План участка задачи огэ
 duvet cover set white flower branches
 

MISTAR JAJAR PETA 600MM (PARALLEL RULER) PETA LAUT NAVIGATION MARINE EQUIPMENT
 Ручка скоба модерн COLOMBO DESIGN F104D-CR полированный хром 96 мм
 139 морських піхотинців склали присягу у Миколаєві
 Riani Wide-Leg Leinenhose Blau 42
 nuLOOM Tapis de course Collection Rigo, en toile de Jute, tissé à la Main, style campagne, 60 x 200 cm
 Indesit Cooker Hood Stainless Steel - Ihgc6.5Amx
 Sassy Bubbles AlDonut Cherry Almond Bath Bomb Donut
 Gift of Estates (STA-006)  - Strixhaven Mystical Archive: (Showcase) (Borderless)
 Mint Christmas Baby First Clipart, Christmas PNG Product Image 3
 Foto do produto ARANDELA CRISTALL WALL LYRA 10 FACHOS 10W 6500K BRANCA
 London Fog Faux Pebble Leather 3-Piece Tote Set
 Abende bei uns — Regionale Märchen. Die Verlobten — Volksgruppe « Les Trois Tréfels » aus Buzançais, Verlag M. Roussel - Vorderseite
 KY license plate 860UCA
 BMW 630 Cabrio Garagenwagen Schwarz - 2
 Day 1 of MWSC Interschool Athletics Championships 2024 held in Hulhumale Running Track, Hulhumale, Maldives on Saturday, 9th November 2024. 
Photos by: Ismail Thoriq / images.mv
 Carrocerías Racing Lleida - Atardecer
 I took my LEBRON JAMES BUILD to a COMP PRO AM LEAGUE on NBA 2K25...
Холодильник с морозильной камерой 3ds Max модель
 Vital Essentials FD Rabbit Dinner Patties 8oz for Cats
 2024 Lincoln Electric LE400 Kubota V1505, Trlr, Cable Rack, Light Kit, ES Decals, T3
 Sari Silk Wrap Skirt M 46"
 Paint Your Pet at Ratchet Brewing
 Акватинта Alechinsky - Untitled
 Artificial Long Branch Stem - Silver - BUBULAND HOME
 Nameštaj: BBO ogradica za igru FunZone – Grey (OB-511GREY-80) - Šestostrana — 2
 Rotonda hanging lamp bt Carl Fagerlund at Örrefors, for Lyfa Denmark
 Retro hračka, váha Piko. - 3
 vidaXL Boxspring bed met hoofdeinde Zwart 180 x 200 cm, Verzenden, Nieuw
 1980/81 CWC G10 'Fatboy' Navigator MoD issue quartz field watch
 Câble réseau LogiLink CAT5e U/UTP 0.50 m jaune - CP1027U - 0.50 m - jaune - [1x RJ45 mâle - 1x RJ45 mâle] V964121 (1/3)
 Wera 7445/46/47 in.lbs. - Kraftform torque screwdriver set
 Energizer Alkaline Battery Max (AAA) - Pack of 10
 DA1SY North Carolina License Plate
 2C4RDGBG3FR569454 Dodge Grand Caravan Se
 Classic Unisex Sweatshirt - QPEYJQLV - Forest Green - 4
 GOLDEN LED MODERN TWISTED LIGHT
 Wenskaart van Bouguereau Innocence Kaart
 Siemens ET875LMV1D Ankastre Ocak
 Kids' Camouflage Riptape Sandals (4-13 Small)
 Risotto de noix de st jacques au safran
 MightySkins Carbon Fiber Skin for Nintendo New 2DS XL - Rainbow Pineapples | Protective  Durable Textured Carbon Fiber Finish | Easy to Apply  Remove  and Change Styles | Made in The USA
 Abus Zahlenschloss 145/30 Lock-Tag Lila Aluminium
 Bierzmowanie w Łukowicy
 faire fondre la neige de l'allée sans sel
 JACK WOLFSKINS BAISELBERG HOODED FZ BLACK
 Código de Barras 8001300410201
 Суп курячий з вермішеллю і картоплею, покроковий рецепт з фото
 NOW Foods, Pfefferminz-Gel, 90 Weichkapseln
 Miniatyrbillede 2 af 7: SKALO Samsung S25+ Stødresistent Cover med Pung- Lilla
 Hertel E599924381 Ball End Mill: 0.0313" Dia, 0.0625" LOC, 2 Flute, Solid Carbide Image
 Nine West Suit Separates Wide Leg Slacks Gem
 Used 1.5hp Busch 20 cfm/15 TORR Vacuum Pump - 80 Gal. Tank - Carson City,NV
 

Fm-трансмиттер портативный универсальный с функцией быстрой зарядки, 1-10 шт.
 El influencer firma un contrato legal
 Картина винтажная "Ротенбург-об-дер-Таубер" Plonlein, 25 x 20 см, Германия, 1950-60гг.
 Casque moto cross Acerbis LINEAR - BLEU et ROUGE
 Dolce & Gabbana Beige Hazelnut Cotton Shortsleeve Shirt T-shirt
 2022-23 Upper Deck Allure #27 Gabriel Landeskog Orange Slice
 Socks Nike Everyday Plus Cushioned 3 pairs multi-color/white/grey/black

_Goal of the exercise_.
Among the lines of the data above, find those with the word "white" and show them.

_Written response_.
 duvet cover set white flower branches
 Socks Nike Everyday Plus Cushioned 3 pairs multi-color/white/grey/black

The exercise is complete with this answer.